These days, it appears that being a man means you’re crazy. You’re a rapist waiting for a woman to rape. You’re a misogynist, just looking for a woman to oppress. You’re a brute, looking for a woman to punch in the face. You are violent, domineering, and angry.
At least according to the University of Texas at Austin.
They’ve rolled out a program called MasculinUT that treats men as though they are violent rapists just waiting for a woman on whom to force themselves. And, you know, slap around a little, because apparently, that is what men do. The project praises a poster of a black man with a flower crown, but mourns that masculinity “should go further than that.”
This makes me curious about what “further than that” would look like. Curious in a morbid, car accident on the side of the road kind of way, where you want to see it but you don’t want to see it all at the same time.

WHAT THIS EXERCISE ASKS:
- A) Answer from the text on the MasculinUT program:
(i) Which university does the text name?
(ii) What does the project praise?
(iii) What kind of curiosity does the writer say the phrase "further than that" stirs?
- B) Retype the stretch of the text on the MasculinUT program from "These days, it" through "domineering, and angry.".

SUPPLIED INFORMATION:
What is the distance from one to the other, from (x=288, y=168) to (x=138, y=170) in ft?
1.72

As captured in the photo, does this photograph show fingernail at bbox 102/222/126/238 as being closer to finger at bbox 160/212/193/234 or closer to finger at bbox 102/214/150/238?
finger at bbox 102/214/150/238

ANSWERS BELOW:
- A)
(i) The University of Texas at Austin.
(ii) A poster of a black man with a flower crown.
(iii) A morbid curiosity, like that felt at a car accident on the side of the road, where you want to see it and don't want to see it at the same time.

- B)
These days, it appears that being a man means you’re crazy. You’re a rapist waiting for a woman to rape. You’re a misogynist, just looking for a woman to oppress. You’re a brute, looking for a woman to punch in the face. You are violent, domineering, and angry.